* SOURCE EXCERPT *
Mon, Jul 06, 2009
Standing next to his self-created hole in the wall, Don Nevins shows how he's able to get to the side of his home. The wall was built next to his home — not 5 feet away at the property line — leaving Nevins without access to the side of his home.
JIM DAVIS / arizona daily star

Business

Taking on the HOA

You don't have to go to court, but you just might anyway
By Shelley Shelton
ARIZONA DAILY STAR
Tucson, Arizona | Published: 04.29.2007
Where should you and your homeowners association go to fight — to court, or to a new, lower-cost hearing process?
Phil Ewing's experience with a garage door and a lawsuit shows why people might want to avoid court — the stakes are high and the cost is enormous.
But Don Nevins is one of the few trying the new, cheaper system of administrative hearings — and he's given up on it already.
In September, legislation took effect allowing people to file their HOA grievances with the Office of Administrative Hearings instead of in Superior Court. The intention was to save homeowners and their associations thousands in legal fees while streamlining the resolution of such cases.
For a $550 filing fee — $2,000 for a petition involving multiple allegations — homeowners can plead their own cases without an attorney in front of an administrative law judge. In some instances, respondents are required to reimburse petitioners' filing fees, and in still others, HOAs may be required to reimburse the fees and pay a fine if they are found guilty of wrongdoing.
Since Sept. 21 when the law went into effect, 28 cases statewide have been filed in the Office of Administrative Hearings, seven of them in Pima County.
But the experiences of Tucson-area homeowners Ewing and Nevins illustrate how the emotional intensity of many HOA conflicts can overshadow even common-sense efforts to lower the stakes in these widespread battles. In the end, what a judge says may not undo the hurt feelings that propel such cases forward.
Association loses in case
Take the case of Ewing, 59, and his 87-year-old mother, June. Both of them owned homes in the Northridge Villas neighborhood near North First Avenue and East River Road, and early last summer they discovered attempted break-ins in both of their homes while they were out of town. The attempted entry points were windows that looked onto the carports, Ewing said.
Ewing enclosed the carports.
There was nothing in the neighborhood codes, covenants and restrictions that prohibited garage doors, he said. But he had seen some of his neighbors ask for garage doors and get turned down by the HOA board. So he installed them without asking.
The homeowners board sued him in September for not getting its permission first, said treasurer Bob Brooks.

* WORK TO DO *
a) In the article on homeowners taking on their HOA, what is the filing fee for a petition involving multiple allegations?
b) Extend the article on homeowners taking on their HOA, picking up after its last sentence.

* PROVIDED MATERIAL *

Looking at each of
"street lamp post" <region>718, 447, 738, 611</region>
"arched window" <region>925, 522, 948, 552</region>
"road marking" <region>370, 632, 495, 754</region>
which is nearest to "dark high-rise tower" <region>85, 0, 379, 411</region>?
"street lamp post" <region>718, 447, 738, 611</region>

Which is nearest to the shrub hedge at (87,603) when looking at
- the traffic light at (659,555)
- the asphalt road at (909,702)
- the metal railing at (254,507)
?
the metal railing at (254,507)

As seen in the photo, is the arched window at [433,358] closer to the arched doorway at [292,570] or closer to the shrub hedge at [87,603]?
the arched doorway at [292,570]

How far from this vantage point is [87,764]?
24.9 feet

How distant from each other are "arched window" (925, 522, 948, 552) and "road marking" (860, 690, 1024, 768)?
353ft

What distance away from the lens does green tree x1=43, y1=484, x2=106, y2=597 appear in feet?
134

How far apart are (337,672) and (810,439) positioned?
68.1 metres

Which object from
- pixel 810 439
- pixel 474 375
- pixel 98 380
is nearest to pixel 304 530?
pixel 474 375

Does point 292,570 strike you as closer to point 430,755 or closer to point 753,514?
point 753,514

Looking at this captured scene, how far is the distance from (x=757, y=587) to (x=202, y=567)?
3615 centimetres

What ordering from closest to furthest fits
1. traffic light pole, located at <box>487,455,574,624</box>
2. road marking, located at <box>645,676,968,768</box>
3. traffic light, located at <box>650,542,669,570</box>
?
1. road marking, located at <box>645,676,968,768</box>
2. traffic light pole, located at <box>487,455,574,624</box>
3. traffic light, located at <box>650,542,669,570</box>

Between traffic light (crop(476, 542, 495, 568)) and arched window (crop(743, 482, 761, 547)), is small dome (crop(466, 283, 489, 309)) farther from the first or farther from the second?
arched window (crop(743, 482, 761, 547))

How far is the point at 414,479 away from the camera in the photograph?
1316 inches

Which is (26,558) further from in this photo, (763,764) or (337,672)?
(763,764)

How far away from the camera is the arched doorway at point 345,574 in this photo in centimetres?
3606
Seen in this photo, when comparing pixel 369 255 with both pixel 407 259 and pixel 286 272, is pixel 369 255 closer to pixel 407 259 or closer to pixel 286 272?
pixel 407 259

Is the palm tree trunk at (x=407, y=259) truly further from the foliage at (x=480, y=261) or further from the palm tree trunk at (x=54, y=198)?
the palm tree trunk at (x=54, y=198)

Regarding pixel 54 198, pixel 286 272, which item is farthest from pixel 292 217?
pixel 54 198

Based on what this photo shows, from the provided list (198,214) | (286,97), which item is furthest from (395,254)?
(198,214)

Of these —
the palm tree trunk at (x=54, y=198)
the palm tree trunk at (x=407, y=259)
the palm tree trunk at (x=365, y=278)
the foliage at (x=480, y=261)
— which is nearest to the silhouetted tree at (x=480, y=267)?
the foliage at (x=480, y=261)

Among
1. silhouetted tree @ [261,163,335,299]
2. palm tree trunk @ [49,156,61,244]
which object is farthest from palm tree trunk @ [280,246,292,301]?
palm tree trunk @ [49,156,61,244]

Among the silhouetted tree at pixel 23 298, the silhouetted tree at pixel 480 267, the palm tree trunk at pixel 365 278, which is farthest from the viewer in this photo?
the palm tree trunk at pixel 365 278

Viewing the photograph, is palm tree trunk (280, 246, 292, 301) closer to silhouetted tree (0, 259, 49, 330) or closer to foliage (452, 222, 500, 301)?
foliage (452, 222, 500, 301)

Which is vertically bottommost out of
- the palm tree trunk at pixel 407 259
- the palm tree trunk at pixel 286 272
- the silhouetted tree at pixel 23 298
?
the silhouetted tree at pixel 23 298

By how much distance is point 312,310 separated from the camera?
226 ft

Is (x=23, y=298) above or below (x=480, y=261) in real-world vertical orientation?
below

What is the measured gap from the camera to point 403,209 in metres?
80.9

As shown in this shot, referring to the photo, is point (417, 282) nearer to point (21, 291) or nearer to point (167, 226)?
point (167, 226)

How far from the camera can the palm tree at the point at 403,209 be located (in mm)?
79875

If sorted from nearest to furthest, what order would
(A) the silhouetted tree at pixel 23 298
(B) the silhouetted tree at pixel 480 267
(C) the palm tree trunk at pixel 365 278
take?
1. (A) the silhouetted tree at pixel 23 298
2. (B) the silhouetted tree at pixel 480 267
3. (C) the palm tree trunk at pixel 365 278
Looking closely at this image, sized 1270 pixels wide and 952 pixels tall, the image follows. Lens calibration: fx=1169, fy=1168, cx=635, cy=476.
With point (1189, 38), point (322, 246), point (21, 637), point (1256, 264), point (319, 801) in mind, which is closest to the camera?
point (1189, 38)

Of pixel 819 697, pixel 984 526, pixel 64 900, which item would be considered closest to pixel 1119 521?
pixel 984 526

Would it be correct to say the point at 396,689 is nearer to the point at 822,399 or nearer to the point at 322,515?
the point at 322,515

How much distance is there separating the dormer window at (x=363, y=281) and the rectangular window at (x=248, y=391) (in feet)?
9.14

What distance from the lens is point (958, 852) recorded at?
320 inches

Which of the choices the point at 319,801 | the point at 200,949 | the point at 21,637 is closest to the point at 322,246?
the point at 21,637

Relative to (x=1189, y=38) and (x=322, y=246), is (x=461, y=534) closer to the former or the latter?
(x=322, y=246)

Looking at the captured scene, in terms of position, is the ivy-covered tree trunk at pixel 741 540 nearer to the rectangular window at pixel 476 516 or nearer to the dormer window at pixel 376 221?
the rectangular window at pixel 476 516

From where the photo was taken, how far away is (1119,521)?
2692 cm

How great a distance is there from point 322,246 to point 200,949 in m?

* OUTPUTS *
a) $2,000.

b)
Ewing countersued, claiming the CC&Rs had actually expired in 1998.
That's when the high stakes of suing became clear. Last month, Superior Court Judge Charles V. Harrington agreed with Ewing and threw out the neighborhood's restrictions.
Now only the people who agree to a new set of codes will be bound by it, said Tucson attorney Stephen Weeks, who handled Ewing's case.
People who hold out of such an agreement would still be responsible for assessments to maintain common areas, Weeks said, but they wouldn't have to follow any neighborhood rules for their property.
"We have asked the judge to reconsider his ruling, and we hope that he does, and we're also in the meantime trying to resolve our problems with all the other members of the corporation," Brooks said.
Ewing says he's spent more than $20,000 fighting the case. In a March newsletter, the association announced it had spent $10,000 fighting the battle, Ewing said.
The result — no CC&Rs — is something none of the parties wanted.
Dispute over open records
Retired accountant Nevins, 68, thought the new hearing process would solve ongoing issues he was having with his HOA.
"I just saw it as the fastest way to install justice on the homeowners association," he said.
Last Monday, an administrative hearing judge heard the case of Nevins and a former neighbor, Charles Starr, 76, against the Maravilla Neighborhood Association, which oversees a cluster of 42 homes just north of the Omni Tucson National Golf Resort.
At issue in the hearing was whether the association maintained accurate financial statements and reserves to take care of common assets, and whether the board had allowed appropriate access to association records.
But as with many HOA disputes, the original problem had nothing to do with why the parties were in front of a judge.
The conflict started about a year ago when the men discovered that the walls dividing their properties from their neighbors' properties were built several feet to one side or the other of the property lines.
Even though Nevins owns a strip of land west of his house and wall, he couldn't access five feet of his neighbor's yard in order to maintain the west wall of his home. Nevins' house itself forms part of his next-door neighbor's backyard wall.
Five feet of Nevins' own swimming pool lies on his other neighbor's property. By his own research, Nevins found most of the pools in the neighborhood appear to be technically on someone else's property, he said.
Starr, who has moved to California but still owns the house in Maravilla, lived on a curve and discovered his dividing wall was set about 28 feet too far onto his property.
Nevins would like to move but can't in good conscience sell his home without disclosing the issues with the property line, he said.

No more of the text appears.